Now, the analysis of \$V_-\$.

schematic

simulate this circuit

When \$V_{cc}\$ jumps from low to high, \$V_-\$ goes from \$V_L\$ to \$V_H\$, charging C across \$R_1\$ from \$V_o=V_{cc}\$ and reaching the high level in a time \$T_H\$; when \$V_{cc}\$ is at low level, it goes from \$V_H\$ to \$V_L\$. The equations are (see at end of this explanation for the demonstration of the exponential).

$$ V_-(t) ~ = ~ (V_{cc}-V_L)~(1~ -~ e^{- t / R_1 C})+V_L \\ \frac{V_H-V_L}{V_{cc}-V_L} = 1 - e^{ - T_H / R_1 C} $$

thus

$$ T_H = - R_1 ~ C ~ ln \frac{V_{cc}-V_H}{V_{cc}-V_L} = \\ R_1 ~ C ~ ln (1+R_3/R_2) $$

When \$V_{cc}\$ jumps from high to low, \$V_-\$ goes from \$V_H\$ to \$V_L\$, discharging C across \$R_1\$ and reaching low level in a time \$T_L\$ given by:

$$ V_{-}(t) ~ = ~ (0-V_H) ~ (1 ~ - ~ e^{ - t / R_1 C } ) + V_H \\ \frac{V_L}{V_H} = e^{- T_L / R_1 C} $$

thus

$$ T_L = - R_1 ~ C ~ ln \frac{V_L}{V_H} = \\ R_1 ~ C ~ ln (1+R_4/R_2) $$

note that \$T_H\$ and \$T_L\$ are controlled mainly by \$R_4\$ and \$R_3\$. Selecting appropiate values, or using a variable resistor to replace \$R_4\$ and \$R_3\$, it is possible to create a PWM (pulse wave modulator).
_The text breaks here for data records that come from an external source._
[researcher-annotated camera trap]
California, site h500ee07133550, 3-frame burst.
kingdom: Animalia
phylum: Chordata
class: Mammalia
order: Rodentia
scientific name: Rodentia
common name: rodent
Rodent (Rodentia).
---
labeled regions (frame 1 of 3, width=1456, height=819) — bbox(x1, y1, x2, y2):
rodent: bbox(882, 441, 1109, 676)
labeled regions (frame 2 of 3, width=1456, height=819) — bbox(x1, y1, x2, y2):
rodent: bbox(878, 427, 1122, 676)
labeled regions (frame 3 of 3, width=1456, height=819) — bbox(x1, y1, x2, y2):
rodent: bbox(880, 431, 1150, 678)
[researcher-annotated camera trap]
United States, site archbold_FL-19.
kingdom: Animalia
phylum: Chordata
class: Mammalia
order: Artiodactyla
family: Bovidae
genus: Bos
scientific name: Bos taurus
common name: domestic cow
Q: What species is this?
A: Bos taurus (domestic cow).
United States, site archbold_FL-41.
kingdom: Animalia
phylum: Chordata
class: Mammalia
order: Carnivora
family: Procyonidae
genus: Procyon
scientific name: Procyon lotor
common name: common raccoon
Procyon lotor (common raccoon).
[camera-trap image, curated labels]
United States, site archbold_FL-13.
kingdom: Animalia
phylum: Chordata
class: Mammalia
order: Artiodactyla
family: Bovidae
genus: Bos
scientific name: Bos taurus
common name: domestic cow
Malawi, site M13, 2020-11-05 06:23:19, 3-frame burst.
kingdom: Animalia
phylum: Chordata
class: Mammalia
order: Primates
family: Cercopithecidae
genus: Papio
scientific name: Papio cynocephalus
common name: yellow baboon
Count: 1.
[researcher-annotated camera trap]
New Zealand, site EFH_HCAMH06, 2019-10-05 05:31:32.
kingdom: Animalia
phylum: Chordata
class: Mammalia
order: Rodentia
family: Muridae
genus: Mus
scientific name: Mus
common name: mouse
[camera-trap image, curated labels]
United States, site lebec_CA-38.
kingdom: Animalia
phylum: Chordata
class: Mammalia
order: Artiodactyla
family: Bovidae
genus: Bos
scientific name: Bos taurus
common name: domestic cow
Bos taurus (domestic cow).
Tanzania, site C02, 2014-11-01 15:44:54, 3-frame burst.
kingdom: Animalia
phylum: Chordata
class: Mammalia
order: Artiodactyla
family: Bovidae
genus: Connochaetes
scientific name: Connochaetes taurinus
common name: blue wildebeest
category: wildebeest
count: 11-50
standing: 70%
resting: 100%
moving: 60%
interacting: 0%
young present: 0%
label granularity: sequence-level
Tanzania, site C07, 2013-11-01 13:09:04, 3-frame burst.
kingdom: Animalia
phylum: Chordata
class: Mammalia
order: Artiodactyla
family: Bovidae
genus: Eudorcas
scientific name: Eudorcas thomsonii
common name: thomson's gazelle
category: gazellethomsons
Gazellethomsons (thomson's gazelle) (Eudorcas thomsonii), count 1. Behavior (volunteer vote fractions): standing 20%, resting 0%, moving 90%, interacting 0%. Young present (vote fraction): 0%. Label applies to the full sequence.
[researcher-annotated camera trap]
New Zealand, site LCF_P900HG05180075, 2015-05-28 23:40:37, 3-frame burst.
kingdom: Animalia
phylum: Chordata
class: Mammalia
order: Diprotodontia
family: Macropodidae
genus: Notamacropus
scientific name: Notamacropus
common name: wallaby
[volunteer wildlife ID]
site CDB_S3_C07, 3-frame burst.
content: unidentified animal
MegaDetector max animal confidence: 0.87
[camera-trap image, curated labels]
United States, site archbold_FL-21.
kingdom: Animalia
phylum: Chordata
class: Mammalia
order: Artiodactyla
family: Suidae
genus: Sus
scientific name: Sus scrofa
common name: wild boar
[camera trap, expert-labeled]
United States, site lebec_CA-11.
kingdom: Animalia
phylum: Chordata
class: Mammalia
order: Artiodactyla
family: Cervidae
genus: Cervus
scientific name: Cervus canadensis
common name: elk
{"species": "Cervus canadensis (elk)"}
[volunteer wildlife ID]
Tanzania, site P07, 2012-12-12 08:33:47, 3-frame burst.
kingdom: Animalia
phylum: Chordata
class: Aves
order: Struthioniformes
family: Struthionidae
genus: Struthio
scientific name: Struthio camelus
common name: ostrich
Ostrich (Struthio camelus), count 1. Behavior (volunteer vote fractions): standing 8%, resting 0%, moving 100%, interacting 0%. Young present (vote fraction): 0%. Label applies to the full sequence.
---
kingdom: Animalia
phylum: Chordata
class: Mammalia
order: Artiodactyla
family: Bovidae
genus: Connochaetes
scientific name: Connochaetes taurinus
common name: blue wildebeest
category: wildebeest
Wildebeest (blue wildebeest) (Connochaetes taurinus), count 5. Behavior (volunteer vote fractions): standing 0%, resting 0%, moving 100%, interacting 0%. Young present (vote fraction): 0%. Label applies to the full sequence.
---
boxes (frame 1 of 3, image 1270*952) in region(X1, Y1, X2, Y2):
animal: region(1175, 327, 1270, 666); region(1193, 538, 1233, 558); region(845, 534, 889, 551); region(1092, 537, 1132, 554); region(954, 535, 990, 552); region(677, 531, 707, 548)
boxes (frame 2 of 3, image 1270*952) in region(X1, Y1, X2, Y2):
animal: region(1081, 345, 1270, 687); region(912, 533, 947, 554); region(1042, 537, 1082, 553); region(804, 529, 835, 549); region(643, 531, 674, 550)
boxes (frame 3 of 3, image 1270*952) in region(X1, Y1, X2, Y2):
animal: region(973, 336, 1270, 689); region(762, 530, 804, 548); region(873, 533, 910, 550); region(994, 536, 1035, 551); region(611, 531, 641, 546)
In an usual case \$R_2\$=\$R_3\$=\$R_4\$, the period of the wave will be:

$$ T = T_H + T_L= 2 ~ R_1 ~ C ~ ln 2 = 1.39 ~ R_1 ~ C \\ f = 0.72 / { ( R_1 ~ C ) } $$

Addendum, demonstration of exponential equations used in this answer, based on Laplace transform:

In the charging stage, \$V_o(t)=V_{cc} ~ u(t)\$:

$$ V_-(s) ~ = ~ V_o(s) ~ \frac{1/R}{1/R+Cs} ~ = ~ \frac{V_{cc}}{s(1+RCs)} \\ V_-(t) ~ = ~ (V_{cc}-V_L)~(1~ -~ e^{-t/RC})+V_L $$

In the discharging stage, \$V_o(t)=V_{cc} ~ (1-u(t))\$.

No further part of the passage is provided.